Katydids, also known as bushcrickets, are known for their acoustic communication, with the males producing sound by rubbing their wings together to attract distant females for mating.
Now scientists from the universities of Lincoln, Strathclyde, and Toronto have located a new genus and three new species of katydids in the rainforests of Colombia and Ecuador that were found to produce the highest ultrasonic calling songs known in nature, with males reaching 150 kHz. The calling frequencies used by most katydids range between 5 kHz and 30 kHz. The nominal human hearing range ends at around 20 kHz. For this reason, the new genus has been named Supersonus.
“To call distant females, male katydids produce songs by ‘stridulation,’ where one wing (the scraper) rubs against a row of ‘teeth’ on the other wing,” said Dr. Fernando Montealegre-Z from the University of Lincoln. “The scraper is next to a vibrating drum that acts like a speaker. The forewings and drums are unusually reduced in size in the Supersonus species, yet they still manage to be highly ultrasonic and very loud.”

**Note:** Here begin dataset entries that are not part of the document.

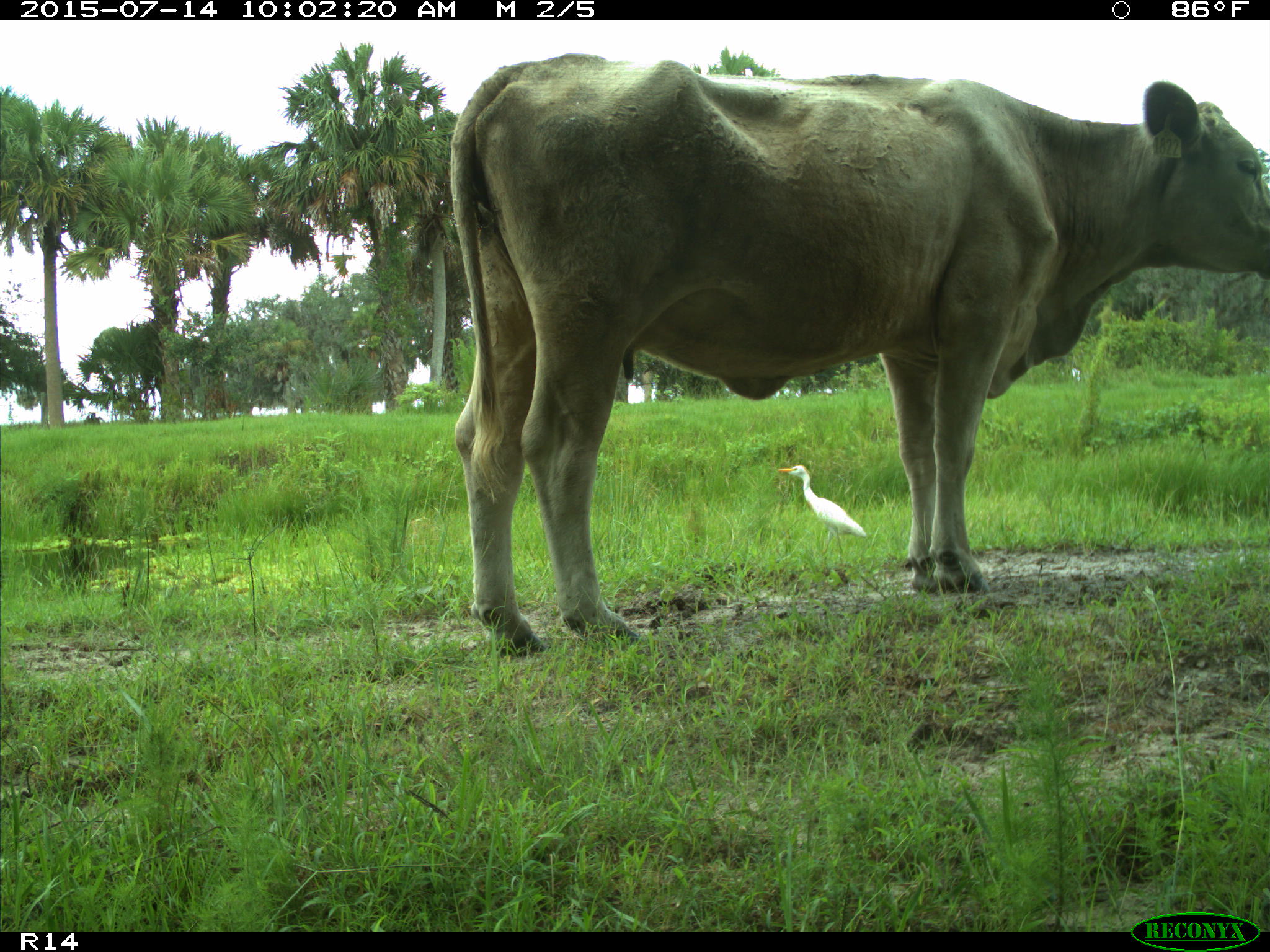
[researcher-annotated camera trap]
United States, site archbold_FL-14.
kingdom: Animalia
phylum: Chordata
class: Mammalia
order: Artiodactyla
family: Bovidae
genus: Bos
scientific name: Bos taurus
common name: domestic cow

“Using a combination of state-of-the-art technologies, we found that Supersonus creates a ‘closed box’ with its right wing in order to radiate sound,” he said. “Human-made loud speakers also use this system to radiate sound. Large speakers radiate low frequencies, while small speakers emit high frequencies. So, these reduced wings are responsible for tuning their calling songs at such high frequencies.”
These insects have lost the ability to fly due to their reduced wing size, so the adoption of extreme ultrasonic frequencies might play a role in avoiding predators, such as bats. Bats can detect the movement of their prey by using echolocation, but they can also eavesdrop and detect the calls of singing animals like katydids and frogs. Rainforest katydids have learned to avoid bats by reducing the time spent singing and by evolving an ear that can detect the ultrasonic echolocation calls of the bats. Although some bats can detect 150 kHz, by singing at extreme ultrasonic frequencies, the katydid calls degrade faster with distance so that a flying bat will find it harder to hear the signal.
“These insects can produce, and hear, loud ultrasonic calls in air,” said Dr. James Windmill from the University of Strathclyde. “Understanding how nature’s systems do this can give us inspiration for our engineered ultrasonics.”
The news species are called Supersonus aequoreus, Supersonus piercei, and Supersonus undulus.